Mutants aren't always bad. Mutant forms of prion proteins — found naturally in some species, including sheep, goats, and humans — can spur the aggregate of prion proteins to disassociate. Brown University's Tricia Serio and her team have been studying just how that works using two mutant prion proteins, Q24R and G58D. Once the cause of how the aggregate is destabilized is known, therapies could be developed that target protein misfolding.
"We liked the idea of trying to compare the action of mutants in different regions of the protein to see if they inhibited through different mechanisms," Serio says. The results from the team, led by graduate student Susanne DiSalvo, were published in Nature Structural & Molecular Biology in April.

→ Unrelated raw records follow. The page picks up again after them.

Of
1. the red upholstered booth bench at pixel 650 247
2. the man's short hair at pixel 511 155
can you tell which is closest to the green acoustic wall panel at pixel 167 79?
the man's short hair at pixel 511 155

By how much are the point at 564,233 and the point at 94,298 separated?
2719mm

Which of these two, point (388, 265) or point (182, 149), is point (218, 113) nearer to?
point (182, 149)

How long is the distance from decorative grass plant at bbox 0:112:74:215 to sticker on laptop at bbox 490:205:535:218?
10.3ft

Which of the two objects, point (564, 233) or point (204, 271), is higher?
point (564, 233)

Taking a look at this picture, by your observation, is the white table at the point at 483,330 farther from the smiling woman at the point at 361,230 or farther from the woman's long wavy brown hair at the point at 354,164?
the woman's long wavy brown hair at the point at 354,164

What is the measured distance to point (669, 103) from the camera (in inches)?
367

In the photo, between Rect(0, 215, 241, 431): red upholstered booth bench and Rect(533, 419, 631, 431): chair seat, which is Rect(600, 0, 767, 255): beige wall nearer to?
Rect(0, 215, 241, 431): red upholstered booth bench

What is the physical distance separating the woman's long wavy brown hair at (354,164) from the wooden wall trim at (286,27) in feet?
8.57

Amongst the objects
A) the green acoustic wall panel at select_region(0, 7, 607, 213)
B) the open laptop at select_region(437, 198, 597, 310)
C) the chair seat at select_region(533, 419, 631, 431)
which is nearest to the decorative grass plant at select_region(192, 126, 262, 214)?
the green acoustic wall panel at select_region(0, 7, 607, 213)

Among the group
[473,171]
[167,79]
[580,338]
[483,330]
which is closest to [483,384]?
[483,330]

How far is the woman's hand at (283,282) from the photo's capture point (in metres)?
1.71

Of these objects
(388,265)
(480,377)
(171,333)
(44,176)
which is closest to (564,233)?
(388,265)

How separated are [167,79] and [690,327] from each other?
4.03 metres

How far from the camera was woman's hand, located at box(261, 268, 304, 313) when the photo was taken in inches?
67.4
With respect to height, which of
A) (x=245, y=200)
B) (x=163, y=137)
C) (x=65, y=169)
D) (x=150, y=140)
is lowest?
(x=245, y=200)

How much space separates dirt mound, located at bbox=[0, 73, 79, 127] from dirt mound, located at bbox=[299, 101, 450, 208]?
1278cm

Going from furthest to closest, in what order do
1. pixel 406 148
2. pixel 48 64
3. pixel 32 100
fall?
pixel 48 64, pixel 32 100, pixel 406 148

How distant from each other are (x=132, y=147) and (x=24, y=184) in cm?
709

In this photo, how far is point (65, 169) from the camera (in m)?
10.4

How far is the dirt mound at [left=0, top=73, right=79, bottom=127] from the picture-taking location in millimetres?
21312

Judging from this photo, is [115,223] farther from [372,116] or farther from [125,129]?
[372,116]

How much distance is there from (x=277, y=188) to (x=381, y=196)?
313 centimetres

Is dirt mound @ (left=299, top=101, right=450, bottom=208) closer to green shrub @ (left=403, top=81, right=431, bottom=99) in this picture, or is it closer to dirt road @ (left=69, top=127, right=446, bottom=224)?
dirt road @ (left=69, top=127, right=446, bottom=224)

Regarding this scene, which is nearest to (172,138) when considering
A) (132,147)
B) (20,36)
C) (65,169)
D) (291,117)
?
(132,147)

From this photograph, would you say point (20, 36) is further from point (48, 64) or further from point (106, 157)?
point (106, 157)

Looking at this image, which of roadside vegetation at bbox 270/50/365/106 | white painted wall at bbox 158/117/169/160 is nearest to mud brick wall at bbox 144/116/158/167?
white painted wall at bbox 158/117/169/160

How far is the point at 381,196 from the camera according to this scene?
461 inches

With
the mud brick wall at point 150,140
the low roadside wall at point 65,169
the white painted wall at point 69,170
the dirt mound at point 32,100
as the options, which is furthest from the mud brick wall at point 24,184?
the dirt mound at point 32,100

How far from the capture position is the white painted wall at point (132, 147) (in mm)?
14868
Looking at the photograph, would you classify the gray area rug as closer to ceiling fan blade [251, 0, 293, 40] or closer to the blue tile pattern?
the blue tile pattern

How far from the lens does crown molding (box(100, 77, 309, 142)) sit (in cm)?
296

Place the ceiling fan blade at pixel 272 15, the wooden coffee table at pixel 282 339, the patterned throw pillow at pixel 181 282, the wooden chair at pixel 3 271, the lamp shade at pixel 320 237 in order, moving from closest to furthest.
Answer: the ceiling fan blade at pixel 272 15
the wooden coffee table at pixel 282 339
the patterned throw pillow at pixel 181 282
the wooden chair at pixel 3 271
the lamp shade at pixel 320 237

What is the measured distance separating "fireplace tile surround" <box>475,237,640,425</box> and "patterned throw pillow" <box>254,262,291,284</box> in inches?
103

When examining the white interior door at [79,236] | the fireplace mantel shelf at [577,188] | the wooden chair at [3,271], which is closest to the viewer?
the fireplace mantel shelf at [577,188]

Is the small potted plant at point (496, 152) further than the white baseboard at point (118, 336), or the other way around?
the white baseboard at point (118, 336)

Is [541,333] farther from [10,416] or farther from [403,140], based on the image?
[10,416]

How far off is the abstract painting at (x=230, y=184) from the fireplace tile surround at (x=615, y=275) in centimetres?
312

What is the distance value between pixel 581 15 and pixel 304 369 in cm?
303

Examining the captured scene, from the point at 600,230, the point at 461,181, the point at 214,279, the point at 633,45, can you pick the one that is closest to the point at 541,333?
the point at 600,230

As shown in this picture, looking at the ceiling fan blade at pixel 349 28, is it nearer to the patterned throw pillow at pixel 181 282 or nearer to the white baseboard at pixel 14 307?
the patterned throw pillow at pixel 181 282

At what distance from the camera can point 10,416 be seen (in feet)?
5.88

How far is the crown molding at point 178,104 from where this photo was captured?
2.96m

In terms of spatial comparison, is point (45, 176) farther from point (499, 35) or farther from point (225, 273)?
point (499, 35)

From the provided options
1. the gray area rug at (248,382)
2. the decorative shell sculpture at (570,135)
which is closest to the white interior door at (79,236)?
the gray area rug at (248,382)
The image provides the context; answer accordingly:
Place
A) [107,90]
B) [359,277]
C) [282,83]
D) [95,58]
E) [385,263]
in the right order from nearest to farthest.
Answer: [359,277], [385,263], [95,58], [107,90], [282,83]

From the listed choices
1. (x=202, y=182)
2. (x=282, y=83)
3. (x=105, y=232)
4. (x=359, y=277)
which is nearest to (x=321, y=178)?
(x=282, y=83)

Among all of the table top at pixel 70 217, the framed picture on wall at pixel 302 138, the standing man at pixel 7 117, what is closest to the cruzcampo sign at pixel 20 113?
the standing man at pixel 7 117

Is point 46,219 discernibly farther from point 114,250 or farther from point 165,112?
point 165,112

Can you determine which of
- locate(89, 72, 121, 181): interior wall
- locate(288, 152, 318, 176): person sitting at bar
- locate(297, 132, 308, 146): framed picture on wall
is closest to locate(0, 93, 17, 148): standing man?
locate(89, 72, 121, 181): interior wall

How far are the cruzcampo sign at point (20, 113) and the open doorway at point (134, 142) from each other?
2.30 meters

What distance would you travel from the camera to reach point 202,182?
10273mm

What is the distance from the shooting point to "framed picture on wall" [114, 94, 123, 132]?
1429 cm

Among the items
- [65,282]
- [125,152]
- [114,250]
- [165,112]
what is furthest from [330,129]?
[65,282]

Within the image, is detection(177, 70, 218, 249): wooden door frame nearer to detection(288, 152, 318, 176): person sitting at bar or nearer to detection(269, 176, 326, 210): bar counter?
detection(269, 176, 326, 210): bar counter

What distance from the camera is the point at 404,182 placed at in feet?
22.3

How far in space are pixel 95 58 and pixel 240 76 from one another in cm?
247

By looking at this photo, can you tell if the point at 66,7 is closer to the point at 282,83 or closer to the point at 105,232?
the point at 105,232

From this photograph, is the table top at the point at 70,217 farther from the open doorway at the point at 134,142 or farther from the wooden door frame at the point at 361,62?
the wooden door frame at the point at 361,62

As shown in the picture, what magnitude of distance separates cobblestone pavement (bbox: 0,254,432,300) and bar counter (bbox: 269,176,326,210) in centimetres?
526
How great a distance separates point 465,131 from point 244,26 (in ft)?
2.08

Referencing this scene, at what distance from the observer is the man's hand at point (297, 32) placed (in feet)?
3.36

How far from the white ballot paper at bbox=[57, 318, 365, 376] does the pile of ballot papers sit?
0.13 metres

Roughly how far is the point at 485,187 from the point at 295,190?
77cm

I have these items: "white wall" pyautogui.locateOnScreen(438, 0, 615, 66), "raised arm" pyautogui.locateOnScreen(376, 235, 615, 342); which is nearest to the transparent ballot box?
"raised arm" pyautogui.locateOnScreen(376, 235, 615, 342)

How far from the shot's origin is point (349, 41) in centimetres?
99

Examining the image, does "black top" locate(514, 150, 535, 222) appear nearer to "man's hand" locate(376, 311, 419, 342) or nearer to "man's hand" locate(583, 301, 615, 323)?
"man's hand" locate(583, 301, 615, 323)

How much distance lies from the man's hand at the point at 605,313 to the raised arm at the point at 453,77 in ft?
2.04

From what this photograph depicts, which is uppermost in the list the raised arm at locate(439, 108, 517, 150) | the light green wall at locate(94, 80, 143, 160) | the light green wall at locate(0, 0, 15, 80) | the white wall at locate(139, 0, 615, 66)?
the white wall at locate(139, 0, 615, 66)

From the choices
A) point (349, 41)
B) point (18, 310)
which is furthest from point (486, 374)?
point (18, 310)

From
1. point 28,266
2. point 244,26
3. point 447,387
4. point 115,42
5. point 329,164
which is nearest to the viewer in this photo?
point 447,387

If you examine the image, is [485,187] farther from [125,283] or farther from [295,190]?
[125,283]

There are four basic steps in the life of a prion. First, the protein is synthesized. Then, it folds into prion form by interacting with an aggregate of prion proteins already present in the cell that serves as a template. As those aggregates grow, cellular chaperones break them down into smaller complexes that continue to convert proteins. The aggregates can then also be transmitted to daughter cells during cell division. Serio's lab has developed assays to study each of those stages separately. "What we did was we took yeast strains that had wild-type or normal copy of the protein and we expressed these mutants along side of it. And we monitored each of those individual steps," she says. From this, they found that the Q24R mutation affects the conversion step and G58D affects the fragmentation step.
Just what it is about Q24R and G58D that lead to the breakup of the aggregates is not yet fully understood. The region where Q24R is located is required for interactions between molecules, likely a binding event, Serio says. But G58D is found in a region of the protein that is buried within the aggregate, suggesting that the mutation works to destabilize it, though "the exact mechanism of -occurrence is not clear," Serio says.
These results, she adds, parallel other findings in mammalian systems. "It at least opens the possibility that our work could provide a framework for people to look in a mammalian system," she says.